> [Dataset records]:
┄┄┄┄┄┄

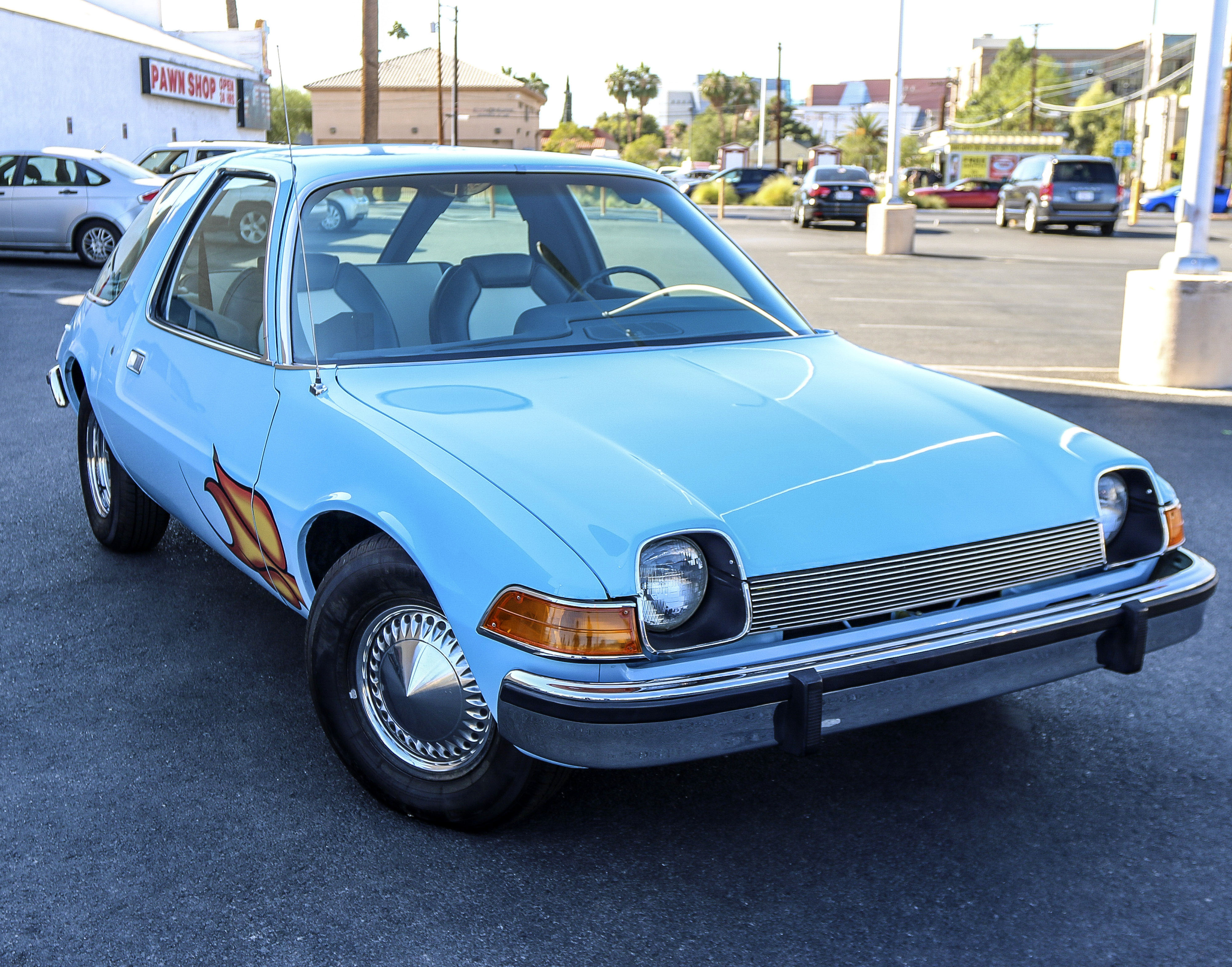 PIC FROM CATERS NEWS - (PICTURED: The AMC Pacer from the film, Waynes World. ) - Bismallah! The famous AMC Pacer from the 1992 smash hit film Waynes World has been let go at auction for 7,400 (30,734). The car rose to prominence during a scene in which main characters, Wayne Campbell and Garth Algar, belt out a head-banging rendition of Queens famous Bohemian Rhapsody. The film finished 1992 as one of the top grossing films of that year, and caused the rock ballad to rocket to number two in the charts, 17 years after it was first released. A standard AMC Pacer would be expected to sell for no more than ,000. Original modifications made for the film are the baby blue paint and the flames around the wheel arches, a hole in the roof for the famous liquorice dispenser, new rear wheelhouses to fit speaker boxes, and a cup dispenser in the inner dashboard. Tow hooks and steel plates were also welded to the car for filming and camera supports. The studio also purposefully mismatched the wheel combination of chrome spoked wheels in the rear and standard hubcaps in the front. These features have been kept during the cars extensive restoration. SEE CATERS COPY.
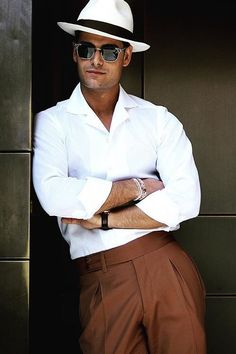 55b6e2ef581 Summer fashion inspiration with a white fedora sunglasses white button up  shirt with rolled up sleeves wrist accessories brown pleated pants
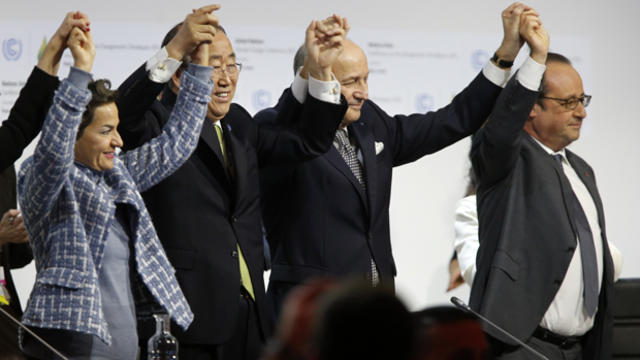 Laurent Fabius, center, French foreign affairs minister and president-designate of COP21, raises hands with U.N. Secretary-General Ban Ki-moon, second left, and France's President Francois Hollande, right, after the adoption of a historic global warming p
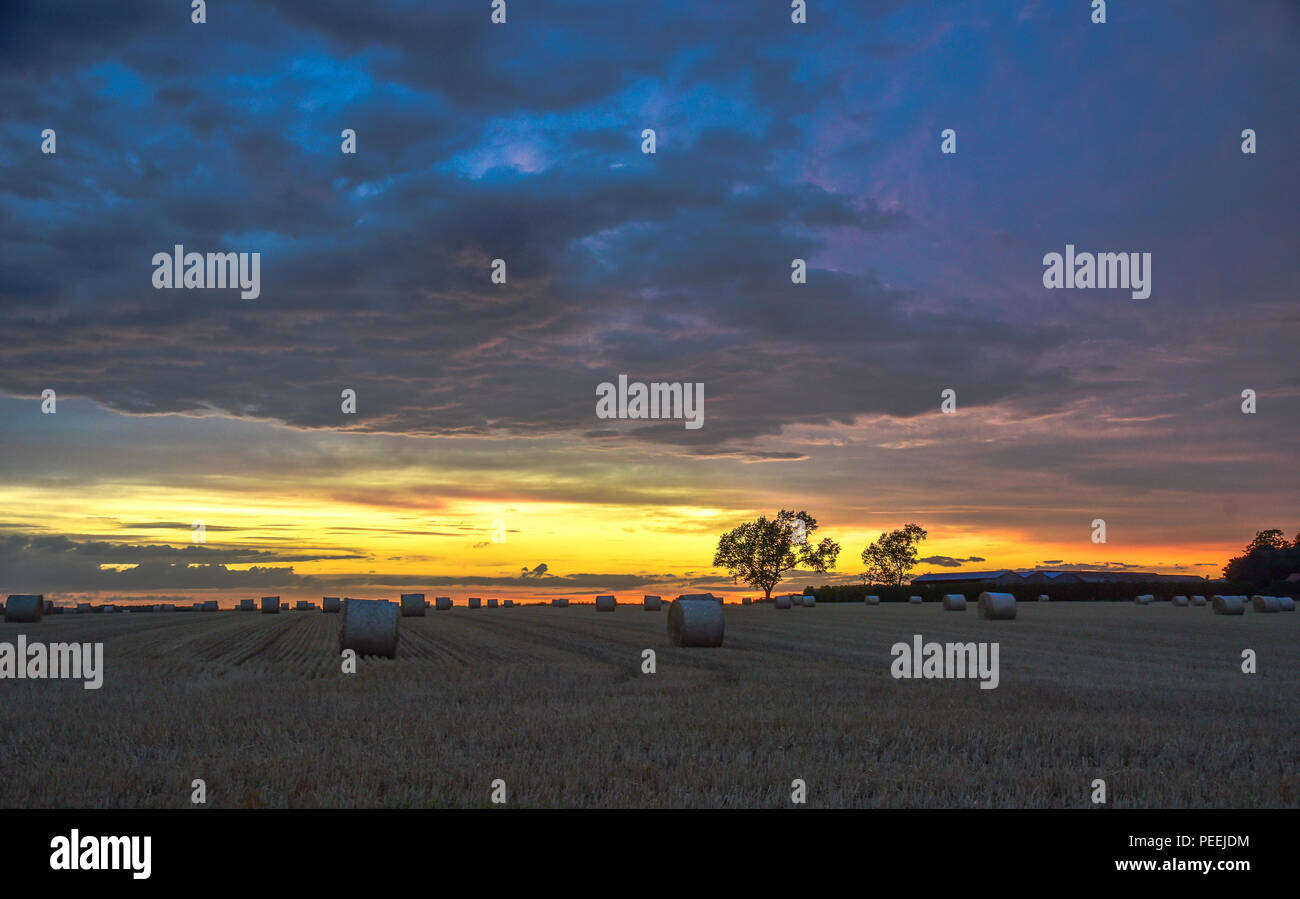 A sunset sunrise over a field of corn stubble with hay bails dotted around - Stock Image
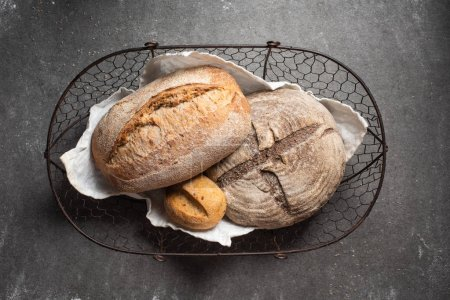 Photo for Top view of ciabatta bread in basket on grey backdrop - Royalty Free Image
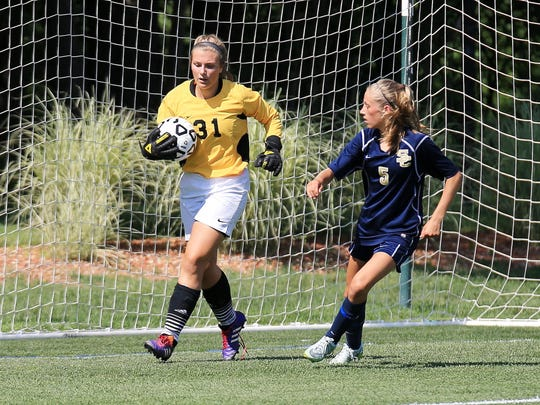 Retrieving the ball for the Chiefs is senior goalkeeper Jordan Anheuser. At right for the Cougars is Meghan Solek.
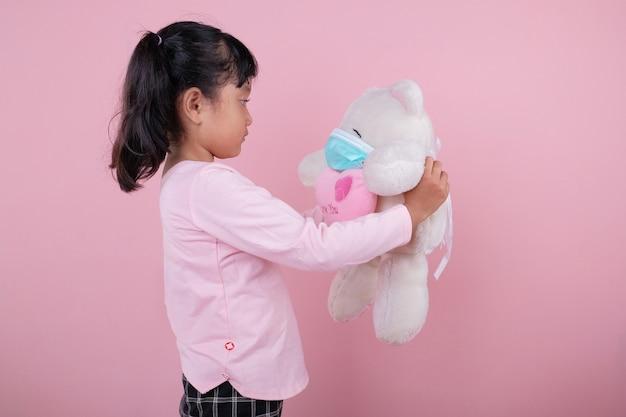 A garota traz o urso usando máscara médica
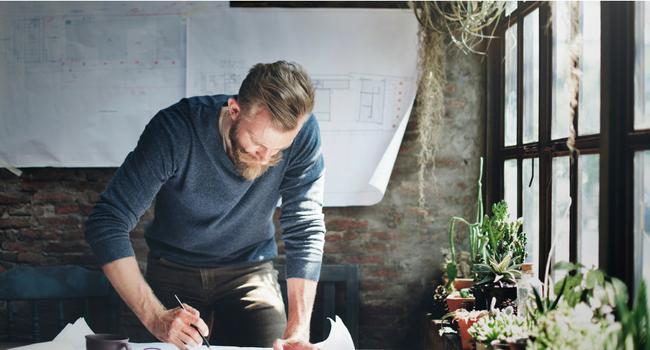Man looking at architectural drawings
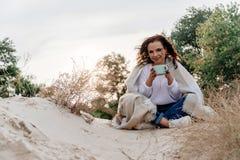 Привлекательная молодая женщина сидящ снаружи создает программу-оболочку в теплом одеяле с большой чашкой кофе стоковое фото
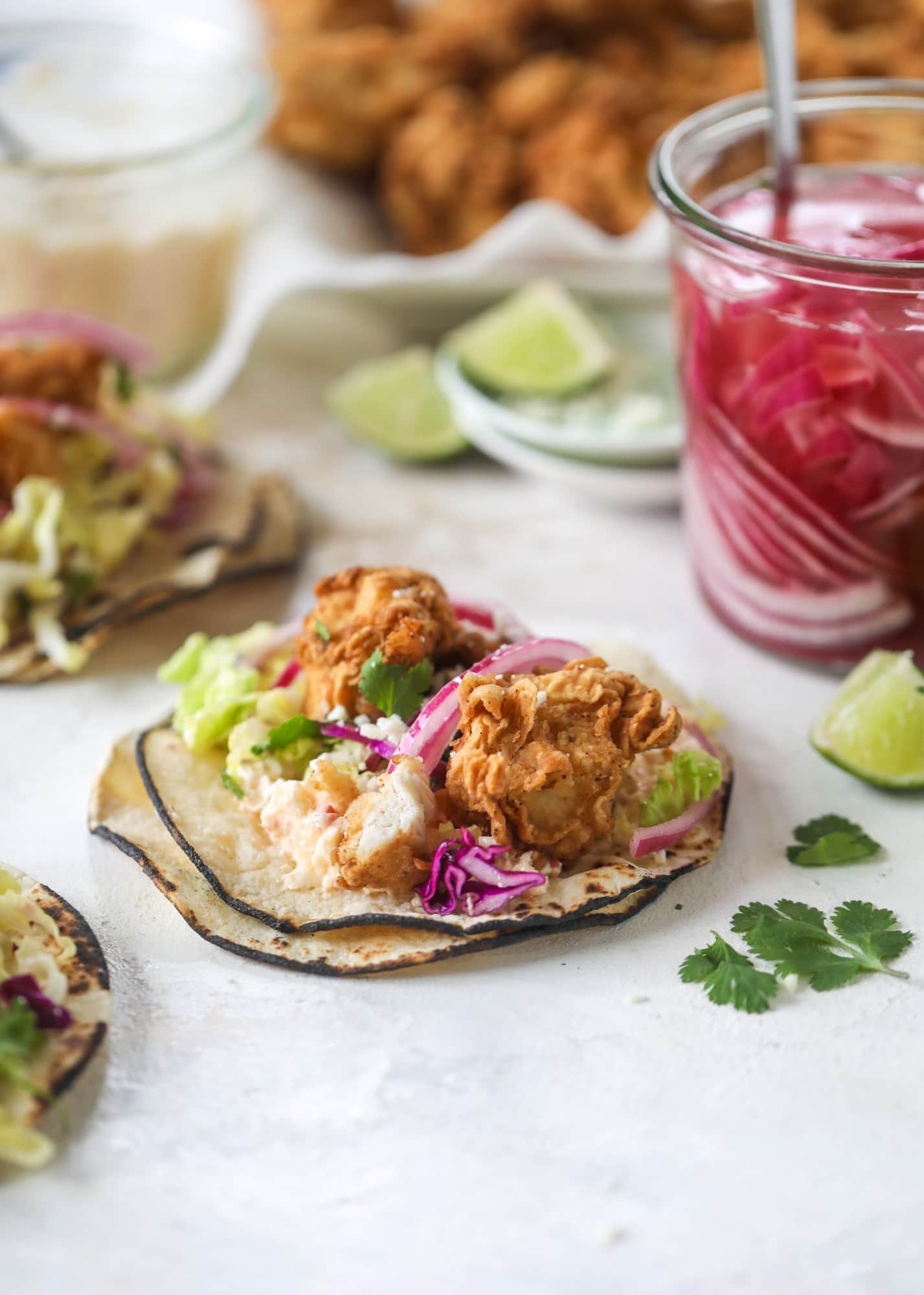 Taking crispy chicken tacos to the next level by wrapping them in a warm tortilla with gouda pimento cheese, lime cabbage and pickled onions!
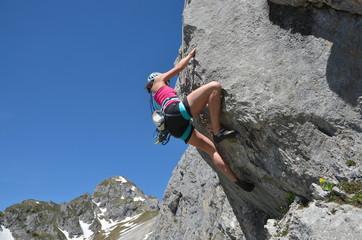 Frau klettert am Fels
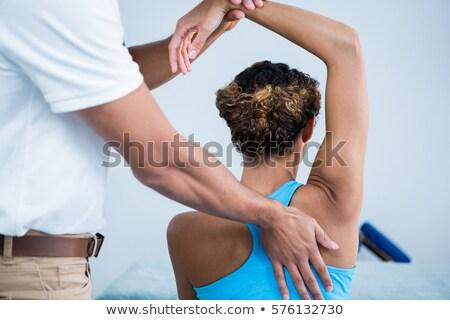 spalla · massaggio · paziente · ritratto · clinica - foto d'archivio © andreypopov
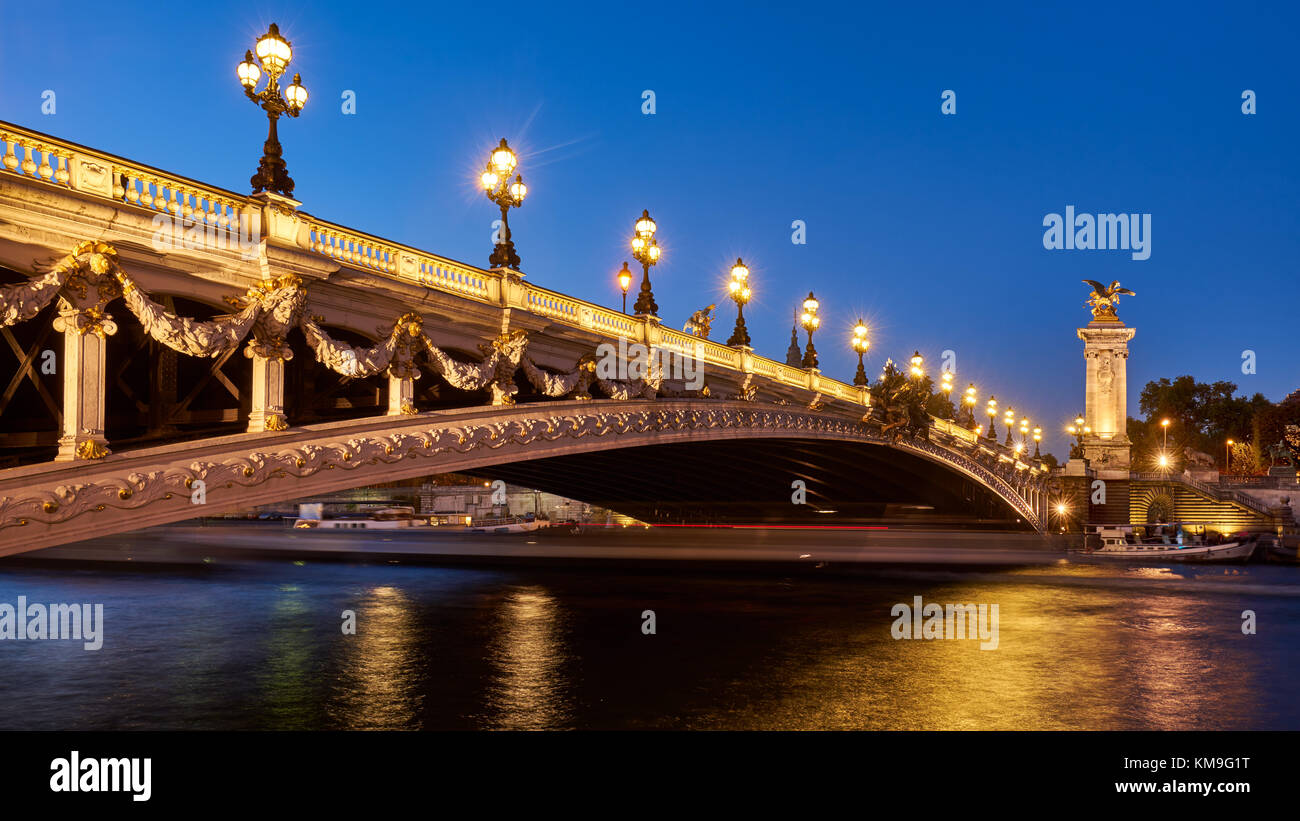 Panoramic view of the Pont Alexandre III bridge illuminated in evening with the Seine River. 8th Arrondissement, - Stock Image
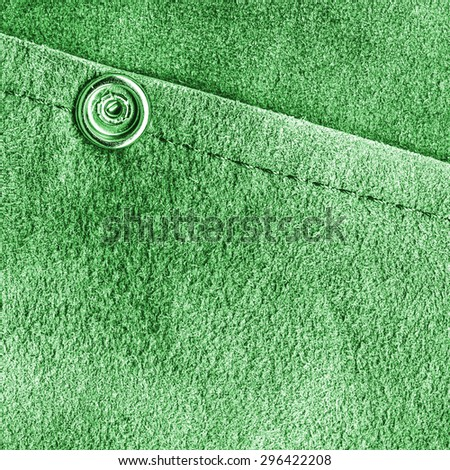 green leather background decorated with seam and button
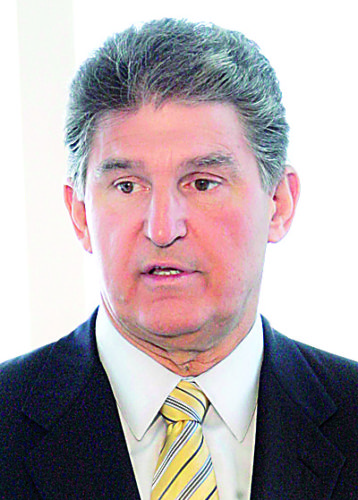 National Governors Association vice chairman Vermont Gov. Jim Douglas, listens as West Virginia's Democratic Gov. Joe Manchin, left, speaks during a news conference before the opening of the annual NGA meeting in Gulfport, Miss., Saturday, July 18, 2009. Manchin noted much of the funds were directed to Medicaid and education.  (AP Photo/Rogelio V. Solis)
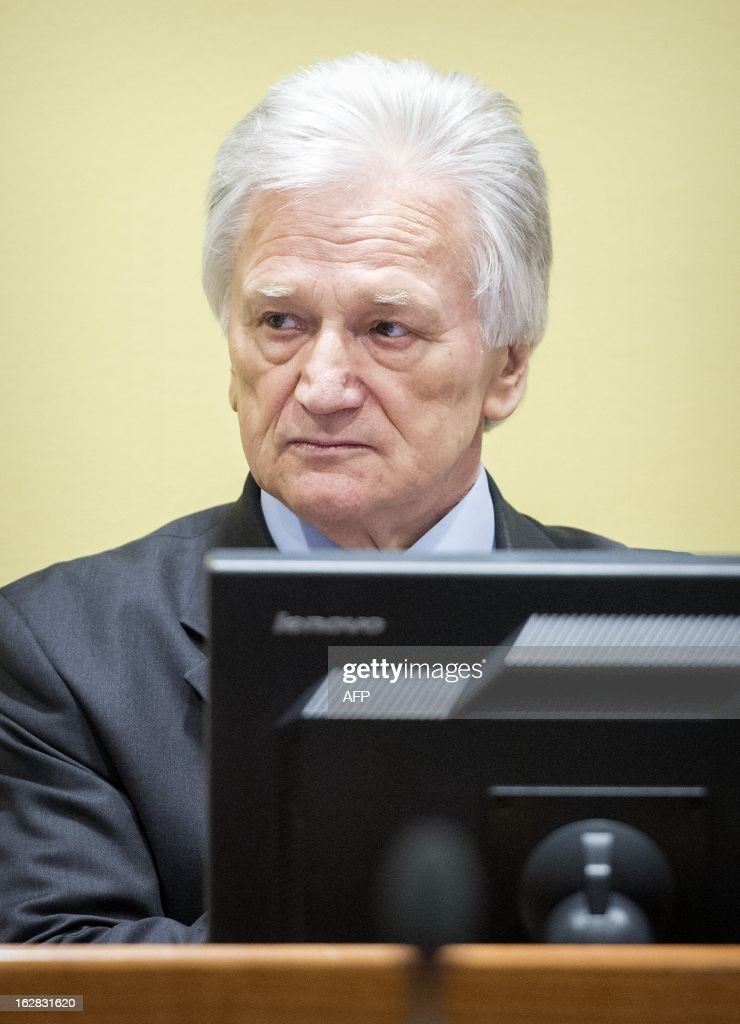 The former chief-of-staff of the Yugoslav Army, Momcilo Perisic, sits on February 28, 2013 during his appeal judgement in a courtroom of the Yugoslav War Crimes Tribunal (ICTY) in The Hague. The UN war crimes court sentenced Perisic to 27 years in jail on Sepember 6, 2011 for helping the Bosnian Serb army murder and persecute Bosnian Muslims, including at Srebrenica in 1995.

┄┄┄┄┄┄

> [Prompt]: Starting at the line above that contains "Photo for Top", transcribe every line exactly through the line that contains "green leather background", including that last one, and skip the pictures.

> [Written response]:
 Photo for Top view of ciabatta bread in basket on grey backdrop - Royalty Free Image
 Retrieving the ball for the Chiefs is senior goalkeeper Jordan Anheuser. At right for the Cougars is Meghan Solek.
 A garota traz o urso usando máscara médica
Man looking at architectural drawings
 Привлекательная молодая женщина сидящ снаружи создает программу-оболочку в теплом одеяле с большой чашкой кофе стоковое фото
 Taking crispy chicken tacos to the next level by wrapping them in a warm tortilla with gouda pimento cheese, lime cabbage and pickled onions!
 Frau klettert am Fels
 spalla · massaggio · paziente · ritratto · clinica - foto d'archivio © andreypopov
 Panoramic view of the Pont Alexandre III bridge illuminated in evening with the Seine River. 8th Arrondissement, - Stock Image
 green leather background decorated with seam and button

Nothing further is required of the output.